There’s plenty of things we don’t see when it comes to building the program, specifically around culture, accountability, etc. I asked Freeze what type of progress he thinks he’s made in Year One at Auburn.
“I think we’ve made great strides in our culture. We have started learning about true accountability, what it’s like to meet the standard every single day. I do not think you can win big games if you don’t have a large percentage of your team that is buying into accountability into each other. I think the one thing I’m still searching for more wisdom on, and I’m getting better, is this element of when you and I played, there was this element in the locker room and outside the locker room of community and communication.
“This new world of we talk to each other through text and we date through Snapchat and all of that world, you miss this element of true community. When you have true community, it’s easy to hold each other accountable because you and I have that relationship. I can say to you, ‘come on, that’s not the way we do that.’ I’m still wanting that to grow.
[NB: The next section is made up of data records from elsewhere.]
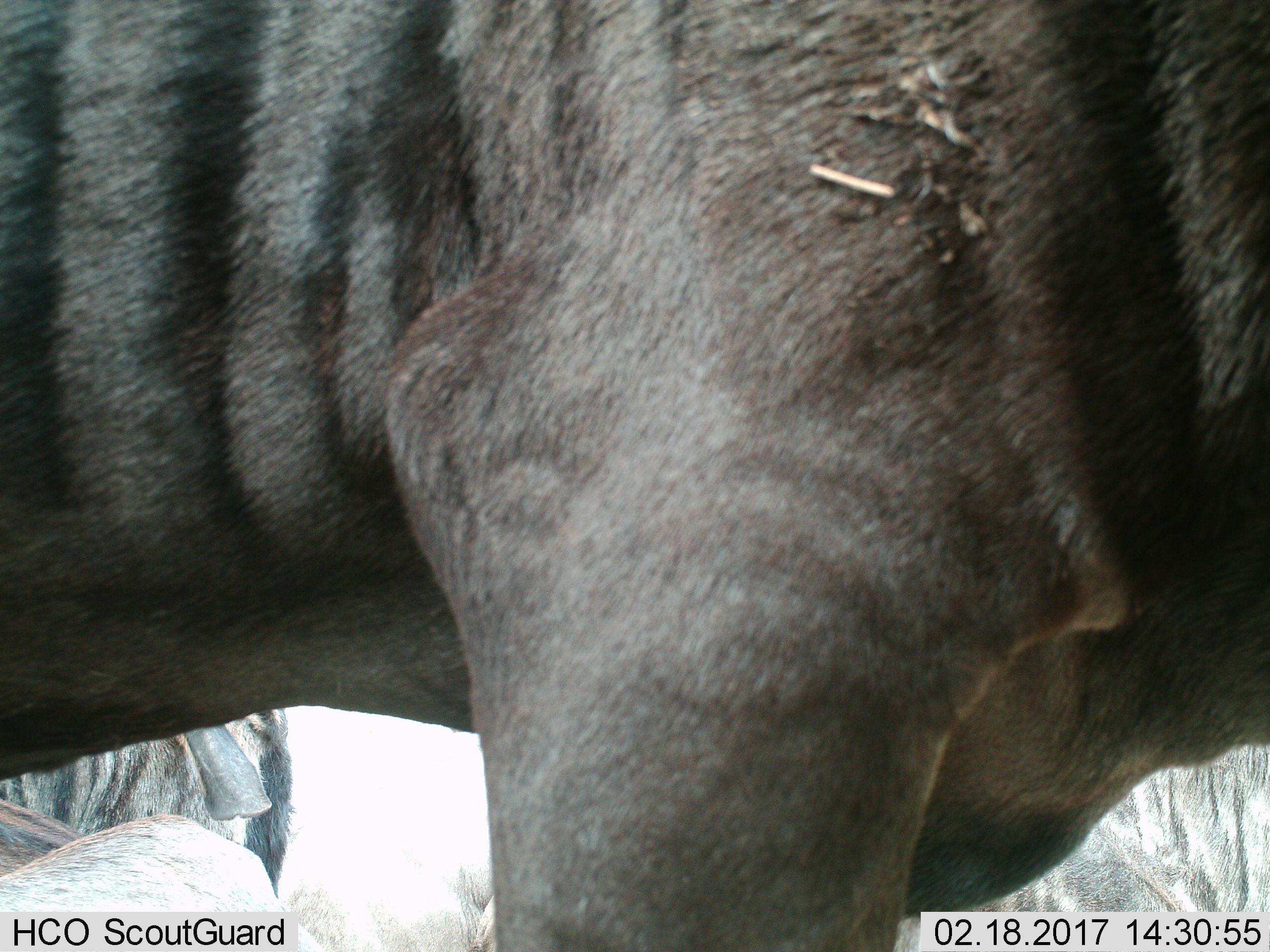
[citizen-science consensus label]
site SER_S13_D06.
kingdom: Animalia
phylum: Chordata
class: Mammalia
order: Artiodactyla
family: Bovidae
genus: Connochaetes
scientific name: Connochaetes taurinus taurinus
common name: blue wildebeest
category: wildebeestblue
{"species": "wildebeestblue (blue wildebeest) (Connochaetes taurinus taurinus)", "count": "1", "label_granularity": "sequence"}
It’s gotten better. I do, I want us to be a community that has a relationship with one another that can, when you get through practice, why don’t we go hang out instead of putting our headsets on and playing video games with someone else online in the world? What about put our phones away and have a conversation.
“Maybe I’m living in a fairytale world, I don’t know. I want to develop that here. I’m still, the culture has gotten better, the standard has gotten better, the accountability has gotten better. I’m hopeful I can continue to build the community aspect of what a team really is.”
Freeze often times says he didn’t enter his first season with any specific goals in mind. His focus was on the process of building a program and results will come. After a 6-6 season to start things off, Freeze was asked what he’s most proud of in Year One? For the first time during the presser, he paused for a few seconds before answering.
“Probably I’m most proud of the Auburn family that supported us. I’m proud of our kids and the fight they showed. You lose four straight games and that thing could have gone a lot of different ways and I thought they stayed engaged. All of that is encouraging, but it’s hard for me to sit here and say that I am proud of delivering six wins when I feel like it could have been more. The Auburn family and fans were absolutely, they have blown me away, which makes me want to deliver them a product that they can be so happy with. I know we were limited, you could see there was different athleticism in some games, but our kids found a way to compete. I’m very proud of that. I sure wish we could have had a few more in the win column.”